Change your perspective..

Change the reflection..

The behaviours of the animals that share our environment are in all likelihood a subconscious habit developed from a conscious reaction to something we feel or do subconsciously.

“What on earth does all that mean?” I hear you asking. I will try and explain.

The subconscious mind is where our habits are. So we learn to drive with our conscious mind. Then we keep driving and after a while we drive subconsciously. We don’t think about changing gear anymore. It is automatic. It is a habitual response created from persistently doing the same thing in response to a given situation. We can improve the way we drive by questioning our habit, changing the way we do it and then continuing that until the new way becomes a subconscious habit. So maybe you buy a new car and it has 6 gears. All your previous cars have had 5 gears. So you change your habit consciously until using 6 gears becomes a subconscious habit. When you find you have automatically put the car in 6th gear as a response to your speed and environment and you didn’t consciously think about it, you have created a subconscious habit.

**Extracted entries**
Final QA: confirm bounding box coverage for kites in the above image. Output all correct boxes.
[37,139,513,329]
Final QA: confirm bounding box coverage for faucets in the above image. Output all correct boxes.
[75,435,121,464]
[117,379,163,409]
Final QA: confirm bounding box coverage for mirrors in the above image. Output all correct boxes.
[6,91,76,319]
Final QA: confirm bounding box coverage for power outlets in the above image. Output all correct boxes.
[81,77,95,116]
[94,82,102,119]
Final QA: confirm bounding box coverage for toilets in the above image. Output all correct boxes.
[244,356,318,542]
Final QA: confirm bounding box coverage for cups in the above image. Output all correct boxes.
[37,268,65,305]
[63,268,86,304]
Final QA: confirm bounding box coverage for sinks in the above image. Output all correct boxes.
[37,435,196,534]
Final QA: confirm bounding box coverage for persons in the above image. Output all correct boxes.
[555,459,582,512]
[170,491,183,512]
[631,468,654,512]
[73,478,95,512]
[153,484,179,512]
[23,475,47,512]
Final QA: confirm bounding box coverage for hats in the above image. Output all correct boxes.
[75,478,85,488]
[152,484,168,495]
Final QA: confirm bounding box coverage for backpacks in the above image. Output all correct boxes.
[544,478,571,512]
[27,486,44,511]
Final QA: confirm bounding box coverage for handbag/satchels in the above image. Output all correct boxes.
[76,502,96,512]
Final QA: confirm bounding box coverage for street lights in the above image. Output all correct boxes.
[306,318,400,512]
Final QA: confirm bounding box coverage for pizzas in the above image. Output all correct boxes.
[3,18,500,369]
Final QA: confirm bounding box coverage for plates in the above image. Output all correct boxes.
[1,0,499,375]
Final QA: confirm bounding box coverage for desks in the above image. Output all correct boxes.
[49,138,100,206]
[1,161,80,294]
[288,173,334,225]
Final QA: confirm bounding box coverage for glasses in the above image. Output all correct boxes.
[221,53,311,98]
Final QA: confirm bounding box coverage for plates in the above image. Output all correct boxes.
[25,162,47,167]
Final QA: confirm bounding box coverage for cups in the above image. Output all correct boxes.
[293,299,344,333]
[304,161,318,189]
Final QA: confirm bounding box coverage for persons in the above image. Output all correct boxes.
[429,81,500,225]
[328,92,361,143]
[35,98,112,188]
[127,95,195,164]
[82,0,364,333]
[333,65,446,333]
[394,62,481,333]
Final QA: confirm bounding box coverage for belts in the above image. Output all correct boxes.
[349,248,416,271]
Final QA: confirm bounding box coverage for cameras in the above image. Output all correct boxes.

**Stated exercise 1**
Answer these questions about the piece on subconscious habits.
(a) According to the piece, where are our habits?
(b) How many gears did all the previous cars have in the driving example?
(c) What does the piece say the behaviours of the animals that share our environment are in all likelihood?
**Stated exercise 2**
Write the next part of the piece on subconscious habits, picking up after its final sentence.

**Task response 1**
(a) Our habits are in the subconscious mind.
(b) All the previous cars had 5 gears.
(c) They are in all likelihood a subconscious habit developed from a conscious reaction to something we feel or do subconsciously.

**Task response 2**
When we come across animals in the wild we can see immediate subconscious behaviours. When we approach we are generally, as humans, noisy and quite predatory. Even if we are trying to be quiet our conscious minds will be thinking all sorts of things like “where is my camera?”; “what animal is that?”, etc. All these thoughts are very noisy to an animal. So the animal will high tail it out of your environment. This is his subconscious habitual response to a noisy predatory environment.

If you change your conscious thinking, reduce your thinking to nothing, find patience and be persistent about thinking about nothing, you will be rewarded with subconscious behavioural responses to a now safe environment.

When an animal is constantly in our environment and cannot escape it will develop subconscious habitual responses to us. These can become behaviours that we see as ‘bad behaviours’. But in reality they are behaviours we have helped our animals develop often times due to subconscious habitual responses we have developed over our lifetime.

So when we see a behaviour we don’t want or like in our animals we need to ask ourselves ‘What am I doing subconsciously that is causing this response?’.

Sometimes the answer can be immediate and you can change a habit consciously very quickly, and soon, the subconscious will change in both you and your animal. Sometimes it can take longer because the depth of the feeling you are giving out could be something old and deep and will need to be acknowledged on several levels before it can be changed completely.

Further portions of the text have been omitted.